▸ What is required
Leave the pictures out, and transcribe the material below exactly from the line with "Venezuela: After a" to the line with "Your Instagram Highlight Reel is Magic", both lines included.

▸ Raw data
○ ○ ○
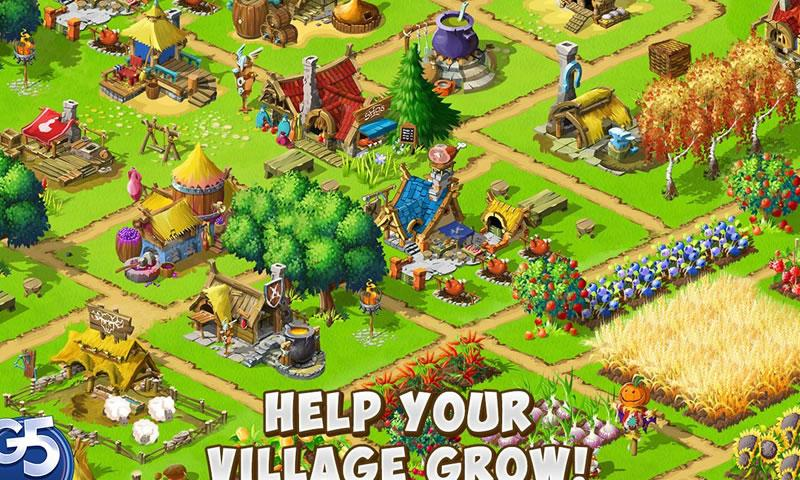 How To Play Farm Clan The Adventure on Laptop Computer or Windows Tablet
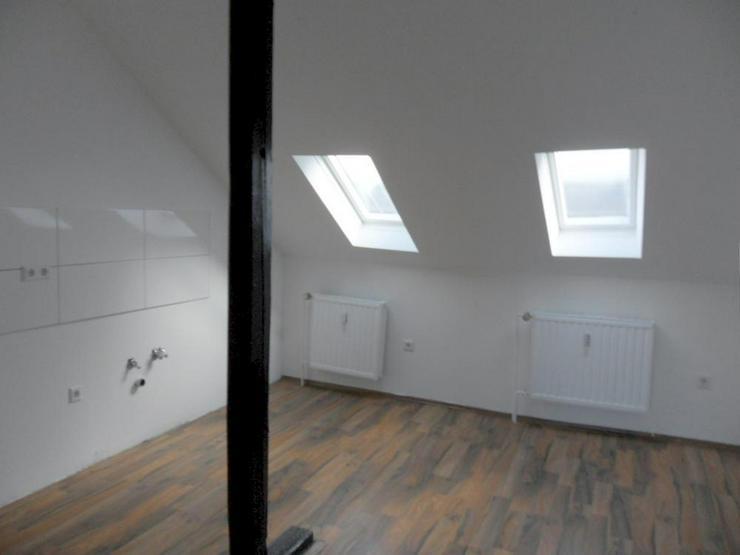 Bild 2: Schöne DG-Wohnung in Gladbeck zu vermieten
○ ○ ○
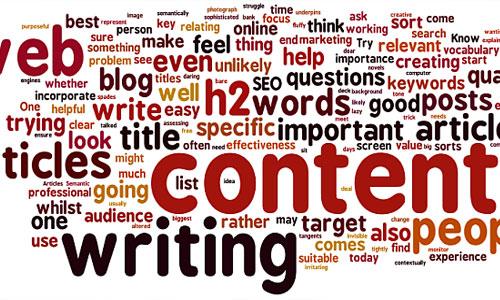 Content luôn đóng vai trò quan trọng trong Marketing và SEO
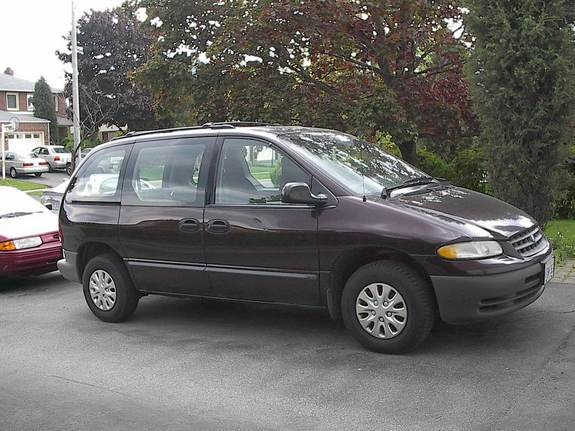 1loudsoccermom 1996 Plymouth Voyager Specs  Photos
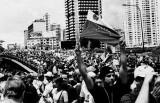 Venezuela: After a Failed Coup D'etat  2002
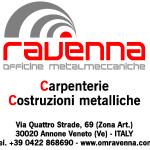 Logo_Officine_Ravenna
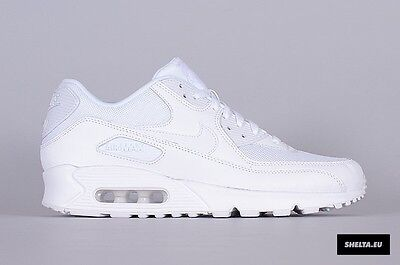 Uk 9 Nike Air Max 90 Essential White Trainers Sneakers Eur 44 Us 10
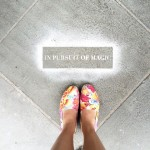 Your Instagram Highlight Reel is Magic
○ ○ ○
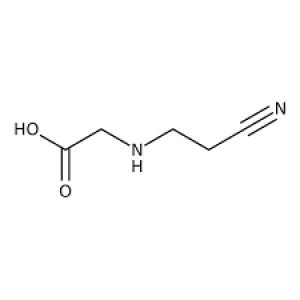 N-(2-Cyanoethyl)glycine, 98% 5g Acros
○ ○ ○
▸ Response to this exercise
 Venezuela: After a Failed Coup D'etat  2002
 Logo_Officine_Ravenna
 Uk 9 Nike Air Max 90 Essential White Trainers Sneakers Eur 44 Us 10
 Your Instagram Highlight Reel is Magic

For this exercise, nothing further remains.